(What to work on):
Filter the records below and copy out each line that contains the string "crop".

(Working data):
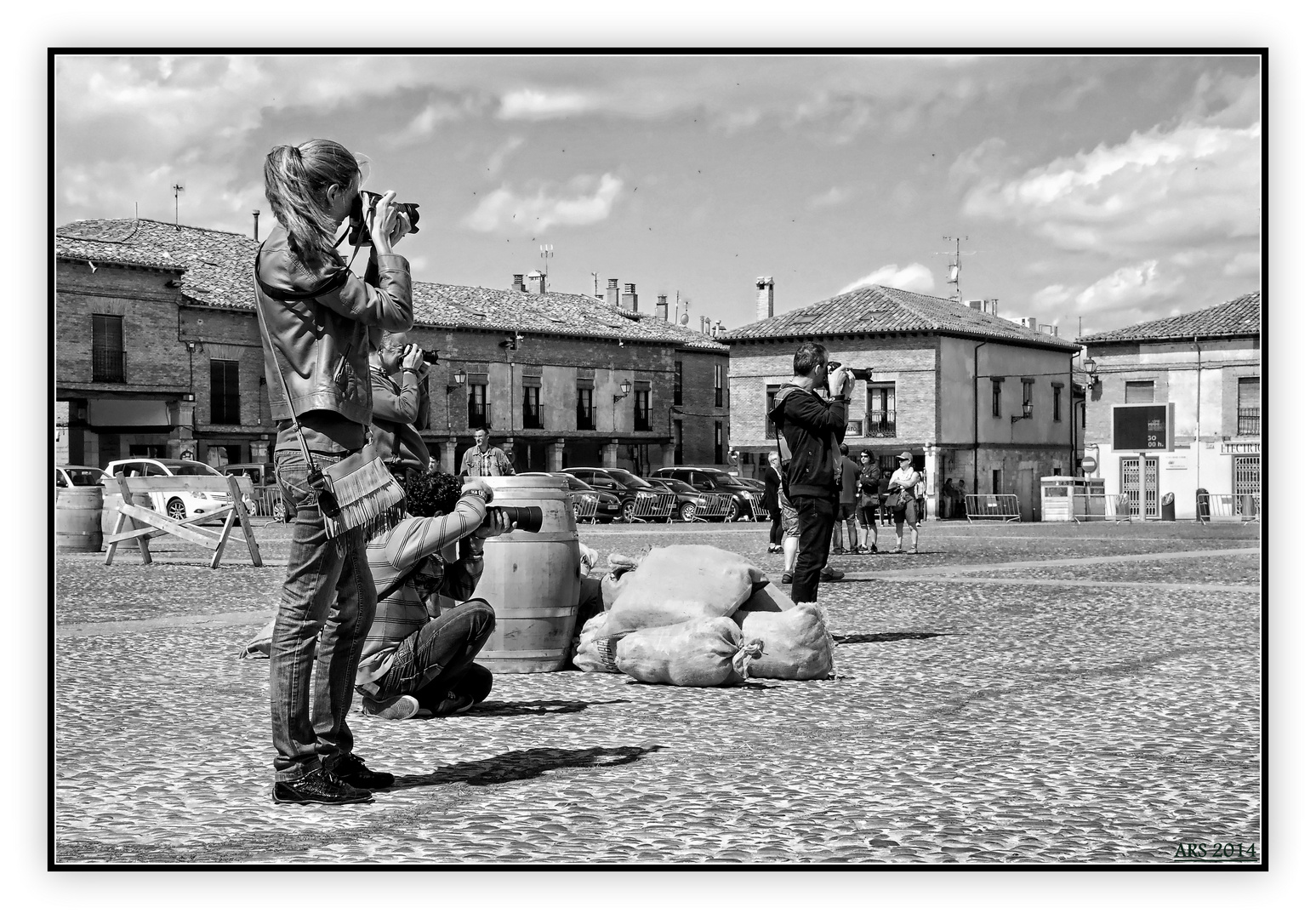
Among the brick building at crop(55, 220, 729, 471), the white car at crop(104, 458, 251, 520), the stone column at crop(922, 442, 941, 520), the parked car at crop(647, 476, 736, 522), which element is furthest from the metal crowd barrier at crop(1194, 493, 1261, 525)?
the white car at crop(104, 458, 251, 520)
...
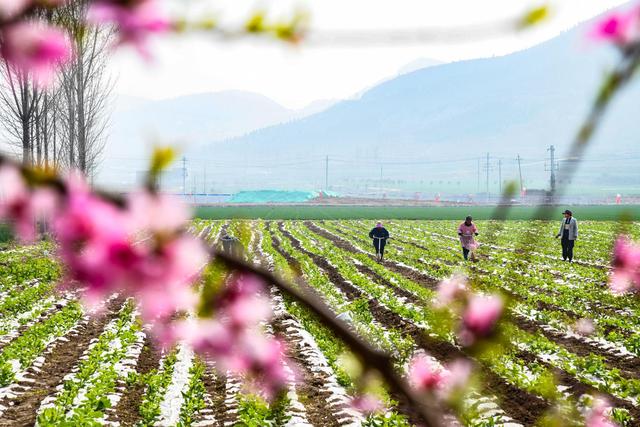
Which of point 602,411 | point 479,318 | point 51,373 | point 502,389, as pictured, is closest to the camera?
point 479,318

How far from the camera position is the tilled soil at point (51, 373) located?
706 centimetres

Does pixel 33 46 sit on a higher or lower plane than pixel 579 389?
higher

(Worked answer):
Among the brick building at crop(55, 220, 729, 471), the white car at crop(104, 458, 251, 520), the stone column at crop(922, 442, 941, 520), the parked car at crop(647, 476, 736, 522), which element is furthest from the metal crowd barrier at crop(1194, 493, 1261, 525)?
the white car at crop(104, 458, 251, 520)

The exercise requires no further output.